Making his voice cold to counteract the still-coursing heat of his blood, Hal said, “You may not care what anyone in Little Kissington thinks of you, but I will have to live here long after you’ve flitted off back to London. So I would appreciate it if you could keep your kisses to yourself and leave me in peace.”

She had the temerity to shrug those lovely, smooth shoulders, as though none of this mattered to her in the slightest. “I’m sure you are right, Mr. Deveril. I have my own plans to consider—they would certainly not be helped by a dalliance with a local, however handsome. And I would hate to be the cause of damage to your reputation as a fine, upstanding, honorable barkeep.”

A chill washed through him. Hal’s grip tightened on the doorknob, and he took a moment to crack the door to ascertain that no one was in the hall to see him emerging from the room of an unwed young lady. That done, he said over his shoulder, “I’ll send your sister up to see to you, my lady. We can discuss your plans later, when you’ve had time to compose yourself. Until then, I beg you will remember that every man is entitled to his sense of honor, whatever his station in life. Indeed, I have known men of rank who couldn’t spell the word ‘honor’ much less live up to the idea. And I have known farmers, laborers, servants and more whom I would trust with my life.”
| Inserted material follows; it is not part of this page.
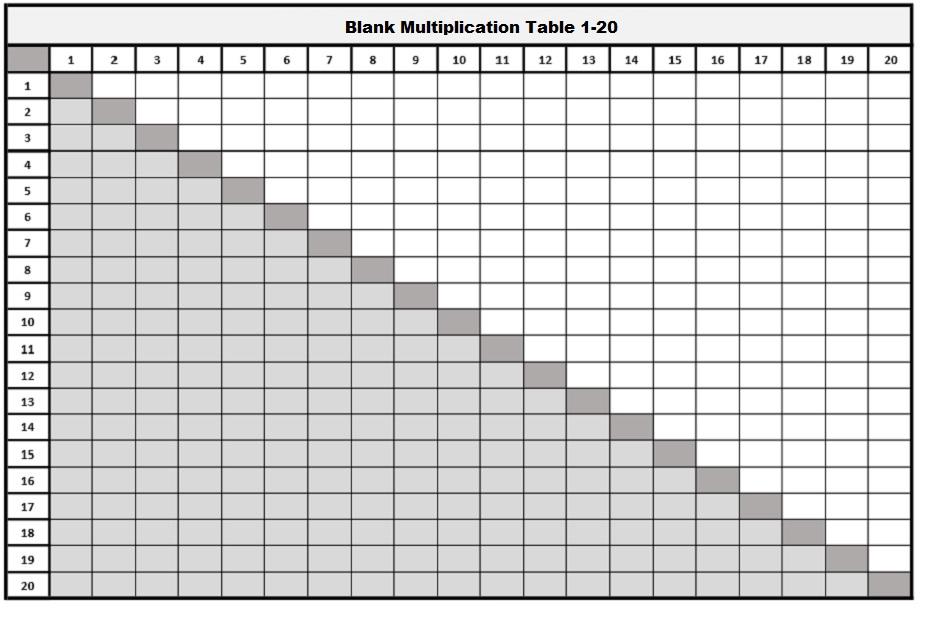 Multiplication Tables 1 to 20 Worksheet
He took one final glance at her, and was surprised by the downturned cast of her countenance. She almost looked sorry.

Hal shook off the notion; women like Lady Gemma were never sorry for anything they said or did to someone they considered beneath them. “Make no mistake, my lady. I have worked hard for the goodwill and respect of the people of this village. They matter to me, even if they are of no consequence to you. I will help you with your plans, because we share the same goal—getting you out of Little Kissington for good. I’ll play along…but I am no rich woman’s plaything, and the people here are not pawns or props for you to use.”

Her lips parted, as if she had something she wanted to say, but Hal found that he didn’t care to hear it. He strode from the room before she could do more than lift a hand. And as he went, he felt that chasm between them deepening with every heavy step.

Good , he told himself fiercely. She’s not for you. She’ll never be yours. You shouldn’t want her anyway.

Maybe if he told himself often enough, it would start to feel true.